The quote is from an entry for Springheel Jack in The Dictionary of New Zealand Biography, which appears on Te Ara, The Encyclopedia of New Zealand. The entry was written by Alister Matheson, who himself had a fascinating life story tied up with a family garden, and historian Jinty Rorke. Hodgkins was, by all accounts, a talented artist himself although seemingly only made pencil drawings and sketches.

“Specimens held by the Auckland Institute and Museum and the DSIR’s Botany Division herbarium in Christchurch show that Hodgkins collaborated closely over a long period with these institutions and with Canterbury Agricultural College. He identified plants for the Department of Agriculture, assisted the police to identify the first Cannabis sativa plants in the Tauranga area and had a good knowledge of New Zealand orchids. As well as writing newspaper articles on botany, he gave radio talks in his ‘mild, patient and cultivated voice’.”

Reading elsewhere, it seems that although Hodgkins was a generous teacher, his outbursts at the children who baited him resulted in him being banned from visiting schools.

Artist John McLean has painted a series called The Springheel Jack, see one of the paintings here.  “… the series is based on an eccentric, ascetic figure from McLean’s Tauranga boyhood … Renowned as a naturalist, he was a distinctive character with long grey hair – in an era of short back and sides – invariably shirtless in an old pinstripe suit, with horny toenails protruding from his sand shoes. He shared his knowledge with interested children and dispensed nature specimens from a sack.”

After his death it was discovered that Hodgkins had several of his aunt’s works in his hut by a salt marsh!

His small headstone, placed by the Tauranga Historical Society in 2009, describes him as “Solitary Gentleman, Botanist and Lover of Nature, Helpful to Young and Old”.

Our native plants: Bushman’s mattress

Lygodium articulatum or mangemange is a creeping fern, the woody stems of which, according to John Dawson and Rob Lucas in their book Nature Guide to the New Zealand Forest, are technically fronds.

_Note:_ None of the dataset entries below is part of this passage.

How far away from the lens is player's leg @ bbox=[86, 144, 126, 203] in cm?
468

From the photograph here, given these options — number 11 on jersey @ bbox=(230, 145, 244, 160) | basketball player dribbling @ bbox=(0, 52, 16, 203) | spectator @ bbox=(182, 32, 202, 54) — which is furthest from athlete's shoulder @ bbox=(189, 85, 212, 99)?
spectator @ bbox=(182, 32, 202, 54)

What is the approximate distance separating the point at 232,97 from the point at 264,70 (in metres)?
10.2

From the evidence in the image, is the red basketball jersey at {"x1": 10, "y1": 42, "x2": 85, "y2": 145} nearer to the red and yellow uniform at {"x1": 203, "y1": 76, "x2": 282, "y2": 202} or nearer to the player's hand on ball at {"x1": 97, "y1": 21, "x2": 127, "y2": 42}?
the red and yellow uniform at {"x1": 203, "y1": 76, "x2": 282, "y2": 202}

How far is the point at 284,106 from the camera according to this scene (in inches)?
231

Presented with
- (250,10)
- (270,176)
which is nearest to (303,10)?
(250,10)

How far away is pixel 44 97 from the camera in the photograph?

These twining growths head up for the light and often reach the forest canopy, while the true stems remain low.

Photo: Sandra Simpson

Leaves are shiny and green – the leaflets that fork many times are fertile, while the ones that fork 2 to 3 times are sterile. Leaves can be anywhere along the vines but there’s often a mass up out of sight.

Bushman’s mattress is found from North Cape to the Bay of Plenty in the North Island, but take care not to confuse the common name with the shrub Muehlenbeckia complexa, sometimes called mattress plant.

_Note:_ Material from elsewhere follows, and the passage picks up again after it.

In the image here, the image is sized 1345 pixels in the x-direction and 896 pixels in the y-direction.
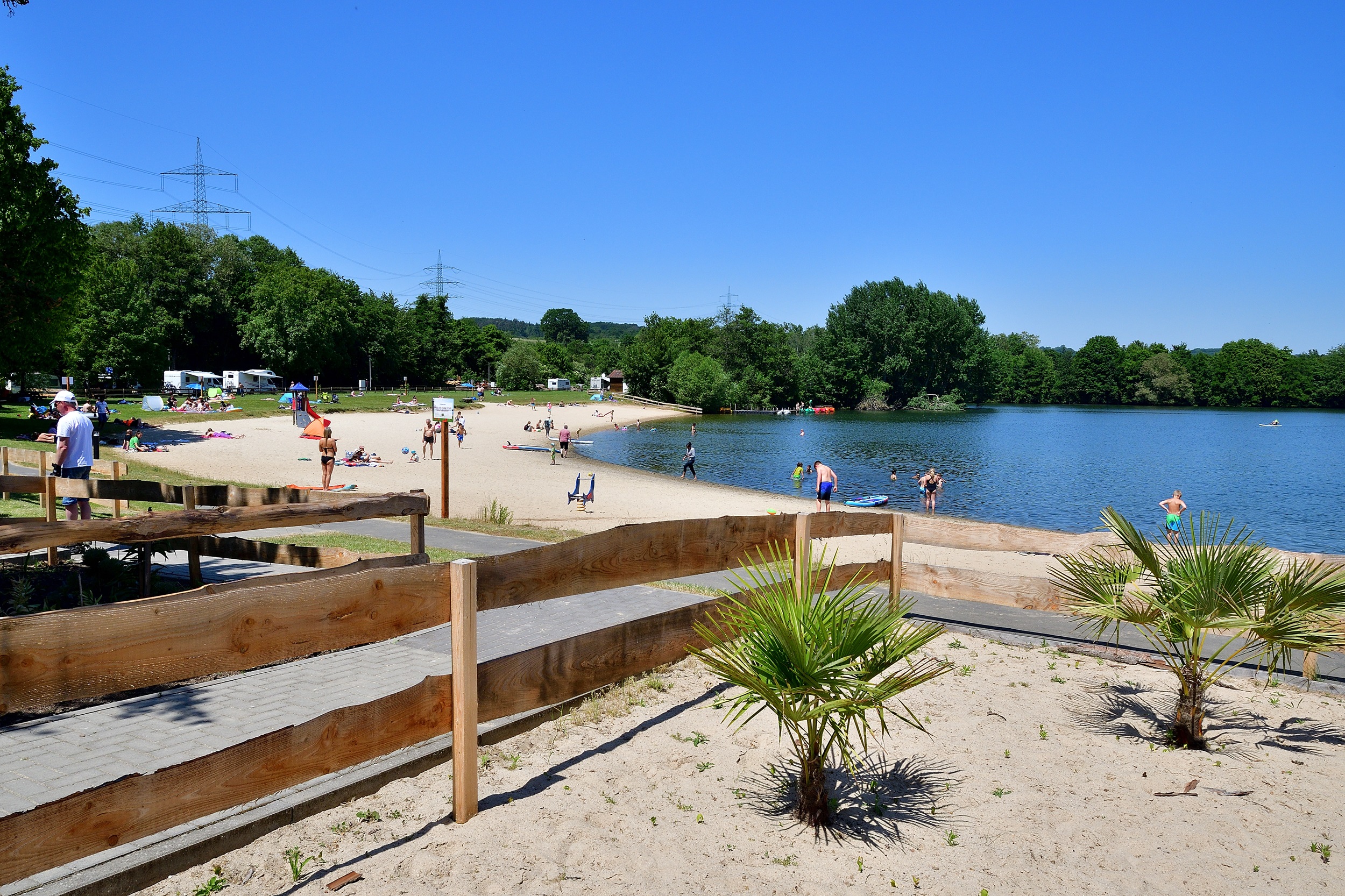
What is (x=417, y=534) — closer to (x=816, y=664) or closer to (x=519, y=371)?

Lygodium articulatum vines – not hanging down but scrambling up. All photos taken at Puketoki Reserve, Whakamarama, near Tauranga. Well worth a walk through. Photo: Sandra Simpson

The NZ Plant Conservation Network entry for Lygodium articulatum explains its common name: “These interwoven tangles make an excellent mattress and many a tramper has used these when caught out in the northern forests for the night. The only problem is that they are also a favoured home of tree weta, as many-a-tramper-caught-out-in-the-northern-forest-for-the-night comes to appreciate!”

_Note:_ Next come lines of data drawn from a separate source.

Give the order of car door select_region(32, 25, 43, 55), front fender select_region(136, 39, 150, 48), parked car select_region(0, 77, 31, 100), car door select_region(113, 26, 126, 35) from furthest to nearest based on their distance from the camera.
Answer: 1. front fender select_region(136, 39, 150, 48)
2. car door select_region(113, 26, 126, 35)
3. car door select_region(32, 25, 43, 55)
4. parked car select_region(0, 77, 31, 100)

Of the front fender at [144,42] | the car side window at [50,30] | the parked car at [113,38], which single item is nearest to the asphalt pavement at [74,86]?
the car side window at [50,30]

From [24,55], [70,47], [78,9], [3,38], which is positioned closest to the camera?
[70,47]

Early writers recorded Maori using the vines in a variety of ways – to bind thatch securely on roofs; lashing in storehouse construction; to construct fish traps and eelpots; naturally curved stems, hardened by fire, as fish hooks; and to tie the necks of sacks used for soaking fermenting corn (after maize was introduced to New Zealand Maori developed a method of preserving it by soaking cobs in running water for 6 weeks to 3 months – the resulting (stinky) kānga pirau was made into porridge).

Photo: Sandra Simpson

From an article at the Oratia Native Plant Nursery website: “Mangemange is the only New Zealand species in the genus, but about 30 or 40 related species occur throughout the tropics and some such as mangemange grow into the temperate zone. Many have been declared noxious weeds overseas, where they have been taken out of their natural environment and introduced into other parts of the world without their natural predators.”